NumPy-only deep learning: 30 foundational papers, zero frameworks
A complete educational walkthrough of Ilya Sutskever's famous reading list, implemented from scratch in NumPy.

What it does
This repo implements all 30 papers from Ilya Sutskever’s reading list — the one he told John Carmack teaches you “90% of what matters” in deep learning. Every notebook runs on pure NumPy, with synthetic data and visualizations built in. No PyTorch, no TensorFlow, no CUDA headaches. Just pip install numpy matplotlib scipy and start breaking things.
The coverage is genuinely broad: RNNs and LSTMs, ResNet and transformers, VAEs and scaling laws, plus curveballs like Kolmogorov complexity, AIXI, and a notebook on the thermodynamics of coffee mixing (really). Each implementation is designed for immediate execution and interactive tinkering.
The interesting bit
The author isn’t afraid of tedious work. The relational RNN notebook includes ~1,100 lines of manual backpropagation with numerical gradient checking. The GPipe notebook walks through pipeline bubble time analysis. These aren’t API demos; they’re anatomy lessons where you dissect the organism yourself.
Key highlights
- 30/30 papers complete, from “The Unreasonable Effectiveness of RNNs” to “Lost in the Middle”
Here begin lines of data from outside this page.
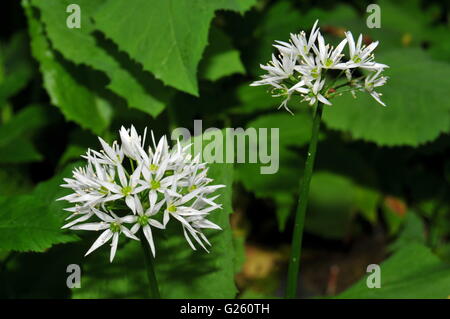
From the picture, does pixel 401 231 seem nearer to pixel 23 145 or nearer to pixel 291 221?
pixel 291 221

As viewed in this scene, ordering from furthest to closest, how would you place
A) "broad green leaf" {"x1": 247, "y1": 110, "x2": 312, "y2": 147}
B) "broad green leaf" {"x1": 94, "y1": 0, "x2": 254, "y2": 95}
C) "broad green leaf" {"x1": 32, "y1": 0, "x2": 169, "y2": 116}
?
1. "broad green leaf" {"x1": 247, "y1": 110, "x2": 312, "y2": 147}
2. "broad green leaf" {"x1": 32, "y1": 0, "x2": 169, "y2": 116}
3. "broad green leaf" {"x1": 94, "y1": 0, "x2": 254, "y2": 95}

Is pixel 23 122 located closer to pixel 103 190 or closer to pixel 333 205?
pixel 103 190

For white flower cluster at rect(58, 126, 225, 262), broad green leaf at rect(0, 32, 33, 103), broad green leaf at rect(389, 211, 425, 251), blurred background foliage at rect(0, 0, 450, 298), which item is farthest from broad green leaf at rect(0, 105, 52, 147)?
A: broad green leaf at rect(389, 211, 425, 251)

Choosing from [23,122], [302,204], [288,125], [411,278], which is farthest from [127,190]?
[23,122]

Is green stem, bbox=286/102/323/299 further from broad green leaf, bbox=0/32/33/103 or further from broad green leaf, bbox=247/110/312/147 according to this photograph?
broad green leaf, bbox=0/32/33/103
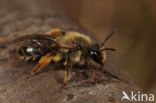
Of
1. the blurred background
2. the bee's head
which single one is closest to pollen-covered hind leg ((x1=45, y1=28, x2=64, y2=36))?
the bee's head

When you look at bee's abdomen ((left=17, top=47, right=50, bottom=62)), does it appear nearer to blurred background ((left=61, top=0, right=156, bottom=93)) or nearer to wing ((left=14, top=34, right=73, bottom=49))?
wing ((left=14, top=34, right=73, bottom=49))

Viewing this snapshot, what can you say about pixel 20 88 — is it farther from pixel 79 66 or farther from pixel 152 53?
pixel 152 53

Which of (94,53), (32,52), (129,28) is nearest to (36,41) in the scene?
(32,52)

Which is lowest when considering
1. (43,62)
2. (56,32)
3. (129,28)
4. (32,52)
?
(43,62)

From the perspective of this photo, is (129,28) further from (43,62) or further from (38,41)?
(43,62)

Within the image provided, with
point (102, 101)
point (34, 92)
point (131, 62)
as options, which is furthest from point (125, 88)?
point (131, 62)
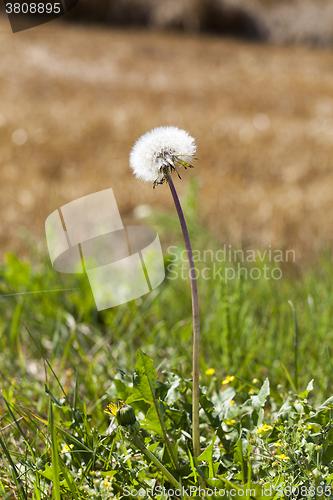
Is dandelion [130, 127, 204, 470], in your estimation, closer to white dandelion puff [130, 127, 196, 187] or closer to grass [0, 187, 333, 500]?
white dandelion puff [130, 127, 196, 187]

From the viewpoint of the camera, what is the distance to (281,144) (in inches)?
46.4

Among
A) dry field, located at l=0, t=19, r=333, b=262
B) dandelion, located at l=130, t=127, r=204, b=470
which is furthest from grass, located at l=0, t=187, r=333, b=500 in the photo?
dry field, located at l=0, t=19, r=333, b=262

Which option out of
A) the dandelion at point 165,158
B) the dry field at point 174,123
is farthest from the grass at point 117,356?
the dry field at point 174,123

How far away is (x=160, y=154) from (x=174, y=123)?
1014mm

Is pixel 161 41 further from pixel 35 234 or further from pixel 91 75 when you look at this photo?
pixel 35 234

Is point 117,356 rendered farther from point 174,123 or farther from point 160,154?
point 174,123

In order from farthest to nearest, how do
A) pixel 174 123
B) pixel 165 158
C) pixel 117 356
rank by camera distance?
pixel 174 123, pixel 117 356, pixel 165 158

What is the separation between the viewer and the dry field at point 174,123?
935 mm

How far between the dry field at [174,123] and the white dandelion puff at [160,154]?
507mm

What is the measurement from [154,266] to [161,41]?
160 centimetres

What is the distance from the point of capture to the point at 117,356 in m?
0.38

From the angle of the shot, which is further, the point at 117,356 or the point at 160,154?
the point at 117,356

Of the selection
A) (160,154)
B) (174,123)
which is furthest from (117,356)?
(174,123)

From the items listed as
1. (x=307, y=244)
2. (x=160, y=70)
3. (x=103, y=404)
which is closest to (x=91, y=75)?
(x=160, y=70)
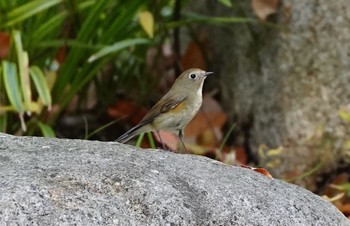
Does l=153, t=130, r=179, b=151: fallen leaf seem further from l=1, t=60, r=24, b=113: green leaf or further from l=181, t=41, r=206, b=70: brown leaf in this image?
l=181, t=41, r=206, b=70: brown leaf

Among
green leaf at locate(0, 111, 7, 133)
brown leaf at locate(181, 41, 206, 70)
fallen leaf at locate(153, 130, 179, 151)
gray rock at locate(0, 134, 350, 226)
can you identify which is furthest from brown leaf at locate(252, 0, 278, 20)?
gray rock at locate(0, 134, 350, 226)

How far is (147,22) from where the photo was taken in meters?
6.18

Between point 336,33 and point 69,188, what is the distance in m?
3.31

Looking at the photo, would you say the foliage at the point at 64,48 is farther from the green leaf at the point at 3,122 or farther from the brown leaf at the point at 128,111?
the brown leaf at the point at 128,111

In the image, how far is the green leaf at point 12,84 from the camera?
5.51m

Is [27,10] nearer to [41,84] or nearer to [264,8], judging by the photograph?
[41,84]

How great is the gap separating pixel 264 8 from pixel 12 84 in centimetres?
177

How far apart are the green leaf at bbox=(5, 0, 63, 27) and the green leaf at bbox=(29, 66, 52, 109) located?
315mm

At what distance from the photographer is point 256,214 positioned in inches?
136

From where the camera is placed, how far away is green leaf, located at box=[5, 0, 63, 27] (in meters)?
5.84

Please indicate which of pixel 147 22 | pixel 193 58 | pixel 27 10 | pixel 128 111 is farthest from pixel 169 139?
pixel 193 58

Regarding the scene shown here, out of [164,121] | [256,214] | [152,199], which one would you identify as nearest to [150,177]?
[152,199]

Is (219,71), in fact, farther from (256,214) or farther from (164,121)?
(256,214)

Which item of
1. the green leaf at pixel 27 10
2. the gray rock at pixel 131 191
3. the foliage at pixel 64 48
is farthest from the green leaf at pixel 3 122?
the gray rock at pixel 131 191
- Pure NumPy implementations with synthetic data — no dataset downloads, no GPU required
- Notable depth on attention mechanisms (Bahdanau, transformers, pointer networks)
- Theory papers get serious treatment: MDL principle, Solomonoff induction, AIXI approximation
- Includes modern practical topics: RAG, dense passage retrieval, multi-token prediction, long-context position bias
- Author sells Colab-ready versions on Gumroad; the GitHub repo itself appears fully open
Caveats
- “Toy implementations” is the author’s own phrase; these are educational sketches, not production baselines
- Some notebooks are architecture demonstrations with forward passes only; training to convergence isn’t the goal
- The README has minor numbering glitches (two entries labeled “28,” truncated text on the second pass)
Verdict
Ideal if you’re tired of framework magic and want to see the gears mesh. Skip it if you need pretrained weights or SOTA benchmarks — this is a museum workshop, not a factory.